Pence has made no overt efforts to separate himself from the beleaguered president. He has kept up his relentless public praise and even in private is careful to bow to the president.

For his part, Pence is methodically establishing his own identity and bestowing personal touches on people who could pay dividends in the future. He not only spoke in June at one of the most important yearly events for Iowa Republicans, Sen. Joni Ernst's pig roast, but he also held a separate, more intimate gathering for donors afterward.

Other Republicans casting their eyes on the White House have taken note.

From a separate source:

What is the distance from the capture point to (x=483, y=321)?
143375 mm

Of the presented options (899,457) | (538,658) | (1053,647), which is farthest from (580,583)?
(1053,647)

Cotton, for example, is planning a two-day, $5,000-per-person fundraiser in New York next month, ostensibly for Senate Republicans (and his own eventual re-election campaign). The gathering will include a dinner and a series of events at the Harvard Club, featuring figures well known in hawkish foreign-policy circles such as Stephen Hadley, Bush's national security adviser.

Cotton, 40, a first-term Arkansas senator, made headlines for going to Iowa last year during the campaign. He was back just after the election for a birthday party in Des Moines for former Gov. Terry Branstad and returned in May to give the keynote speech at a county Republican dinner in Council Bluffs.

Sasse, among the sharpest Senate Republican critics of Trump, has quietly introduced himself to political donors in language that several Republicans have found highly suggestive, describing himself as an independent-minded conservative who happens to caucus with Republicans in the Senate. Advisers to Sasse have discussed creating an advocacy group to help promote his agenda nationally.

Information for this article was contributed by Kenneth P. Vogel of The New York Times.